Menelisik Batas Seksualitas dalam Arca Indonesia

Menelisik Batas Seksualitas dalam Arca Indonesia

RIAUMANDIRI.CO, JAKARTA – "Jika ini hanya sekadar vagina, saya akan membentuk labia dan klitoris juga. Namun, ini juga merupakan lambang luka."

Klaim tersebut muncul dari mulut seniman Brasil Juliana Notari yang pada saat itu mempertahankan nilai-nilai dalam karya kontroversialnya, yaitu patung vagina raksasa setinggi 33 meter dan lebar 16 meter.

Menurutnya, vagina bukan hanya simbol seks, tapi juga interprestasi luka terbuka. "Ketika muncul, terbukalah interpretasi luas ke berbagai dimensi, termasuk eksploitasi bumi oleh kapitalisme," katanya.


Saat debat ini mengemuka, banyak warga Indonesia yang turut berkomentar. Beberapa di antaranya bahkan membahas berbagai artefak sejarah di Indonesia, artefak tersebut juga menunjukkan komponen hasrat seksual, namun sebenarnya memiliki makna yang luas.

Kala manusia modern memperkarakan erotisme dalam seni, nenek moyang Indonesia sudah membangun berbagai peninggalan seni dengan unsur seksualitas bermakna dalam. (iStockphoto/javarman3)

Tak usah jauh-jauh, ambil saja contoh Monumen Nasional. Kala membangun tugu tersebut, Presiden Sukarno berulang kali menggelar sayembara demi mendapatkan desainer yang benar-benar dapat mengakomodasi keinginannya memasukkan unsur lingga dan yoni.

Dalam ajaran Hindu, lingga (phallus) merupakan simbol kejantanan seorang pria. Sementara itu, yoni (vulva) adalah simbol perempuan atau kesuburan.

Saat proses pembangunan Monas, Sukarno disebut-sebut terinspirasi dari CandiSukuh, satu situs keagamaan Hindu diKaranganyar, Jawa Tengah. Candi tersebut merupakan salah satu situs dengan peninggalan arca lingga danyoni terbanyak.
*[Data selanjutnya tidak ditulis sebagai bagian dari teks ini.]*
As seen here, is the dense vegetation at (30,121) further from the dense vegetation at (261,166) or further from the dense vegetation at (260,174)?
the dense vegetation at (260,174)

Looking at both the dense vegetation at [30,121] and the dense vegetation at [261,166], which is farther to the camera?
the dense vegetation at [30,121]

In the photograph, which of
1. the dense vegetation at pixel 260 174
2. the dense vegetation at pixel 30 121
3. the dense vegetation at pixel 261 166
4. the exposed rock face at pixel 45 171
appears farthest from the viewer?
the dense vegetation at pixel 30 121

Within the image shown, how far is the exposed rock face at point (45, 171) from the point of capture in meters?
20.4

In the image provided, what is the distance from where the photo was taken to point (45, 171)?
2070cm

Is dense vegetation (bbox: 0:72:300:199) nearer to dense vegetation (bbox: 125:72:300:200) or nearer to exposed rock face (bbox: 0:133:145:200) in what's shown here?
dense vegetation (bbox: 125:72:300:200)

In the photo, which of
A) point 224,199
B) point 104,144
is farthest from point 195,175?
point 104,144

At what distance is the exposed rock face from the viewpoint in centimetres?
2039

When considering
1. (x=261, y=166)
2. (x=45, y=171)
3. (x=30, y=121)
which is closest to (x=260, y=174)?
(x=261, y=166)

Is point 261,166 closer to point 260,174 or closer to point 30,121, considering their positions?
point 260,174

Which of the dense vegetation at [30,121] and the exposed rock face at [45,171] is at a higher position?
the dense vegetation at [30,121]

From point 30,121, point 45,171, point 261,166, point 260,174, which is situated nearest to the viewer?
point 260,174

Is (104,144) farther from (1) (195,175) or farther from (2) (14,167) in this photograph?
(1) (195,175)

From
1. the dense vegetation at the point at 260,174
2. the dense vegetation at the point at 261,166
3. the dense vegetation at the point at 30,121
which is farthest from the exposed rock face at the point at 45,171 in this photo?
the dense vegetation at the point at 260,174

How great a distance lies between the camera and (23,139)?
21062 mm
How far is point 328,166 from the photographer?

Representasi lingga dan yoni dalam peninggalan sejarah Indonesia ternyata tersebar di berbagai pelosok. Tak hanya di situs-situs keagamaan, batu nisan berbentuk phallus juga dapat ditemukan di berbagai penjuru Indonesia, mulai dari Sumatra Barat hingga Nusa Tenggara Barat.

Di masa modern, simbol phallus juga dapat ditemukan di suvenir berbentuk penis dari Bali, atau yang biasa disebut lolok.

Dosen Antropologi Universitas Gadjah Mada yang berasal dari Bali, Pande Made Kutanegara, pun menyayangkan ketika simbol bermakna tersebut disalahartikan oleh turis luar Pulau Dewata.

Lebih jauh, ia juga menyayangkan ketika banyak pihak memandang miring temuan-temuan peninggalan sejarah yang mengandung unsur lingga dan yoni.

"Ini bukan porno. Lingga-yoni itu kan lambang kesuburan dan orang dulu yang memiliki relasi dengan alam sangat percaya dengan filosofi itu. Penampakan lingga-yoni itu kan pengharapan dan permohonan kesuburan, agar alam semesta gemah ripah loh jinawi," kata Pande.